Continua la decorrelazione crypto e azionari

Tuttavia l’andamento odierno apre ancora una volta una netta contrapposizione rispetto al rally degli indici azionari. Il Nasdaq segna un +3,05% e si avvicina a un possibile nuovo massimo storico come si può osservare dal grafico allegato, più contenuto il rialzo di S&P 500 che avanza del +2%. Il future sul Dow Jones guadagna il +1,61% e fissa un nuovo massimo storico a 50.161 punti.
Bitcoin stabile sopra i 65.000 USDT
Oggi Bitcoin quota 65.740 USDT, con una variazione giornaliera quasi piatta del -0,13%. Il grafico daily evidenzia il recupero dai minimi sotto i 60.000 USDT toccati una decina di giorni fa. Ieri è arrivato il breakout, con un’accelerazione rialzista maturata nel fine settimana e una spinta di oltre il +2% sulla candela oraria tra le 22:00 e le 23:00, prima che il prezzo si arenasse.

Future perpetual di Bitcoin ed Ethereum: il flusso perde slancio
Diamo uno sguardo ai future perpetual di Bitcoin ed Ethereum attraverso la Matrix Trend, indicatore che aggrega il flusso reale degli ordini eseguiti sui principali exchange. I perpetual offrono informazioni che lo spot non può dare: Open Interest, Cumulative Volume Delta e pressione reale dal book rivelano chi sta davvero posizionando capitale e con quale intensità.
Il quadro sul daily si raffredda velocemente
Al momento di questa stesura, sul grafico daily la fase costruttiva delle ultime 24 ore sta perdendo terreno. Su Bitcoin il flusso compratore è quasi esaurito, con il CVD sceso da 53,46 milioni a soli 3,89 milioni nel giro di poche ore e un live percentile al 3%, tra i più contenuti delle ultime due settimane. Su Ethereum la situazione è già peggiorata: il flusso cumulato è virato in territorio venditore a quota -19,98 milioni.

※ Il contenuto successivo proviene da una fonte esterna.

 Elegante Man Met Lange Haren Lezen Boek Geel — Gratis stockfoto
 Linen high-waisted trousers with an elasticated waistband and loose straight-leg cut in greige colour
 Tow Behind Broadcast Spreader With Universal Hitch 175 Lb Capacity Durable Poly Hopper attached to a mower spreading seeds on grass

Sul brevissimo il quadro si inclina
Sul timeframe 1H sia BTC che ETH sono scivolati appena sotto la zona neutrale, con Bitcoin a -1,5 ed Ethereum a -1,8. Sul timeframe a 15 minuti il movimento ribassista si è strutturato in regime di trend short, con intensità moderata su Bitcoin e debole su Ethereum. L’Open Interest resta in lieve aumento e questo è l’unico elemento che ancora sostiene il quadro, segnale che le posizioni long aperte non sono state chiuse. Se il daily e il timeframe 1H seguiranno il 15 minuti sotto la zona neutrale, potrebbe avviarsi una nuova gamba ribassista.